In the heyday of liberalism the opinion prevailed that the trend toward government by the people is irresistible. Even the conservatives who advocated a return to monarchical absolutism, status privileges for the nobility, and censorship were more or less convinced that they were fighting for a lost cause. Hegel, the champion of Prussian absolutism, found it convenient to pay lip service to the universally accepted philosophical doctrine in defining history as “progress in the consciousness of freedom.”
But then arose a new generation that rejected all the ideals of the liberal movement without, like Hegel, concealing their true intentions behind a hypocritical reverence for the word freedom. In spite of his sympathies with the tenets of these self-styled social reformers, John Stuart Mill could not help branding their projects — and especially those of Auguste Comte — liberticide.2 In the eyes of these new radicals, the most depraved enemies of mankind were not the despots but the “bourgeois” who had evicted them.

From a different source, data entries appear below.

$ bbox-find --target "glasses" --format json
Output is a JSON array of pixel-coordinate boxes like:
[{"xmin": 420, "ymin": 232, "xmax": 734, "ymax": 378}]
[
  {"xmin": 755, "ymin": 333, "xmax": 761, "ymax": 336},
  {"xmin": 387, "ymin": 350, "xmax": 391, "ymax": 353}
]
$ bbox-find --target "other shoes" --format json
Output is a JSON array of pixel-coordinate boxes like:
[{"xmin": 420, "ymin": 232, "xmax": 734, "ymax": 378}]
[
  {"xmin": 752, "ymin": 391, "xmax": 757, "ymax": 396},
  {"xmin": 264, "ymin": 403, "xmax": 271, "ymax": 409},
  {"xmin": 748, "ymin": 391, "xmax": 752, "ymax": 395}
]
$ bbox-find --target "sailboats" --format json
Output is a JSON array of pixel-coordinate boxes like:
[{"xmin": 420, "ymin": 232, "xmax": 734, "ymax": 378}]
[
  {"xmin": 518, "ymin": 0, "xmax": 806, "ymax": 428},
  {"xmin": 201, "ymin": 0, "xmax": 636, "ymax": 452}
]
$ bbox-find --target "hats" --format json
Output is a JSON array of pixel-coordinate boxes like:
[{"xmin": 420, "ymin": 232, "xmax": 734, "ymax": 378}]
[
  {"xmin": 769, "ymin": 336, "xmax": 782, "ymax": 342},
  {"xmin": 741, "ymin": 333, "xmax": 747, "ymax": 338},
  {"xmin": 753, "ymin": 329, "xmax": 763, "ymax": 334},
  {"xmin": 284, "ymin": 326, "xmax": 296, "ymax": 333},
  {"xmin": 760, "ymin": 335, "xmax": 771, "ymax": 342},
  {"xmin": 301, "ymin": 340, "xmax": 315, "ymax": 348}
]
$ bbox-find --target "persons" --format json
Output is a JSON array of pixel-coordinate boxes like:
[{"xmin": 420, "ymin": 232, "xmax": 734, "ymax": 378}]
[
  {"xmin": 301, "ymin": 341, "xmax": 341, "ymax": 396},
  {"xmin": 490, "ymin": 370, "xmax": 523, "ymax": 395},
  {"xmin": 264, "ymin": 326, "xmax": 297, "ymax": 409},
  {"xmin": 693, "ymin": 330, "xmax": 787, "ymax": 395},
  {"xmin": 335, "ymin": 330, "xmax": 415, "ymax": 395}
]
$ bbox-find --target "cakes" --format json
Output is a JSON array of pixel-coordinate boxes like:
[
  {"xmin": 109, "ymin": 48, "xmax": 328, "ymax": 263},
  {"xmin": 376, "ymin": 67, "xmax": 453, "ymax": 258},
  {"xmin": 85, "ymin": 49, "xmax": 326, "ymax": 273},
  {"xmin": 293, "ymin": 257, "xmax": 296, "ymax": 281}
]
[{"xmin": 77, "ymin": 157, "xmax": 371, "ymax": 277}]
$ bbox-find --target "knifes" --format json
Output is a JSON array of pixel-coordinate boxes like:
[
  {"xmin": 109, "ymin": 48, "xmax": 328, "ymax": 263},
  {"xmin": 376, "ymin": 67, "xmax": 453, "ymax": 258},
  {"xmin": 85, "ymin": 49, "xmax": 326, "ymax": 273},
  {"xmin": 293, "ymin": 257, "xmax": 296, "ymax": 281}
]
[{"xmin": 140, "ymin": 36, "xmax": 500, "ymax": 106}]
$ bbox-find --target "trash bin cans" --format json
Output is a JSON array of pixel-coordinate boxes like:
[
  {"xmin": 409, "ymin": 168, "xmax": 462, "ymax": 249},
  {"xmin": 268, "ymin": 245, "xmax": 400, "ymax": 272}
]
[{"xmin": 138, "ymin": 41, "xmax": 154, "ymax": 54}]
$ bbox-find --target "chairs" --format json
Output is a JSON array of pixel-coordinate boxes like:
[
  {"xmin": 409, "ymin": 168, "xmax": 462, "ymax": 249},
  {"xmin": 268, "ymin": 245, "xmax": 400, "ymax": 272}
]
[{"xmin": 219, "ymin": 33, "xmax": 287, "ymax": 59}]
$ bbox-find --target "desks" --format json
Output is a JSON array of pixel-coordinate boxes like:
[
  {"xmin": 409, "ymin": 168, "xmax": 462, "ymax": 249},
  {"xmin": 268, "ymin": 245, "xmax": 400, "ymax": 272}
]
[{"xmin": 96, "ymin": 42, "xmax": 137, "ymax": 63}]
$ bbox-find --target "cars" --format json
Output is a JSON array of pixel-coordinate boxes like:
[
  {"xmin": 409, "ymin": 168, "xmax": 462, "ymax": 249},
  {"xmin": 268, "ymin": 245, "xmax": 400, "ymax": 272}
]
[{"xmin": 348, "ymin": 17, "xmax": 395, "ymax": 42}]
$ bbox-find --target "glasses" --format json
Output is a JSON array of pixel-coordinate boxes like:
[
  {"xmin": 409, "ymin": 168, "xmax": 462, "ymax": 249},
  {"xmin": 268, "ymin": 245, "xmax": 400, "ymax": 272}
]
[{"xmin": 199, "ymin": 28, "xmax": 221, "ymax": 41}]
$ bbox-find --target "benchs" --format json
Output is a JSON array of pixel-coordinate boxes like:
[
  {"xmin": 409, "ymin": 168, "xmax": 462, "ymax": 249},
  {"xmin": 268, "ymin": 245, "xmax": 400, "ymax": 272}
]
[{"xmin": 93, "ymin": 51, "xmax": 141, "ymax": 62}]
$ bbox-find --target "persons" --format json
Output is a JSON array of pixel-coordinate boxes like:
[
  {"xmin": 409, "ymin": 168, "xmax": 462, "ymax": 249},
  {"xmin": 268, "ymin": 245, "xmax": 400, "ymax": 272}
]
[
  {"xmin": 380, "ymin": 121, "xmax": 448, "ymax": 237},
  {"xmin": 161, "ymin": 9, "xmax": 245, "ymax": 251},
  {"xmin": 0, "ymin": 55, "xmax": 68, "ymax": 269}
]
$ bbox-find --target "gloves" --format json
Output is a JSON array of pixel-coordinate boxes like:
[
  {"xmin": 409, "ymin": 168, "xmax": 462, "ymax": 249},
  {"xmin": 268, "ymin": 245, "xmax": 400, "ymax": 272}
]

The bourgeoisie, they said, had deceived the people by proclaiming sham slogans of liberty, equality under the law, and representative government. What the bourgeois were really intent upon was reckless exploitation of the immense majority of honest men. Democracy was in fact plutodemocracy, a blind to disguise the unlimited dictatorship of the capitalists. What the masses needed was not freedom and a share in the administration of government affairs but the omnipotence of the “true friends” of the people, of the “vanguard” of the proletariat or of the charismatic Führer.
No reader of the books and pamphlets of revolutionary socialism could fail to realize that their authors sought not freedom but unlimited totalitarian despotism. But so long as the socialists had not yet seized power, they badly needed for their propaganda the institutions and the bills of rights of “plutocratic” liberalism. As an opposition party they could not do without the publicity the parliamentary forum offered them, nor without freedom of speech, conscience, and the press. Thus willy-nilly they had to include temporarily in their program the liberties and civil rights which they were firmly resolved to abolish as soon as they seized power. For, as Bukharin declared after the conquest of Russia by the Bolshevists, it would have been ridiculous to demand from the capitalists liberty for the workers’ movement in any other way than by demanding liberty for all.3
In the first years of their regime the Soviets did not bother to conceal their abhorrence of popular government and civil liberties, and openly praised their dictatorial methods. But in the later thirties they realized that an undisguised antifreedom program was unpopular in Western Europe and North America. As, frightened by German rearmament, they wanted to establish friendly relations with the West, they suddenly changed their attitude toward the terms (not the ideas) of democracy, constitutional government, and civil liberties.
They proclaimed the slogan of the “popular front” and entered into alliance with the rival socialist factions which up to that moment they had branded social traitors. Russia got a constitution, which all over the world was praised by servile scribblers as the most perfect document in history in spite of its being based on the one-party principle, the negation of all civic liberties. From that time on the most barbaric and despotic of governments began to claim for itself the appellation “people’s democracy.”
The history of the 19th and 20th centuries has discredited the hopes and the prognostications of the philosophers of the Enlightenment. The peoples did not proceed on the road toward freedom, constitutional government, civil rights, free trade, peace, and good will among nations. Instead the trend is toward totalitarianism, toward socialism. And once more there are people who assert that this trend is the ultimate phase of history and that it will never give way to another trend.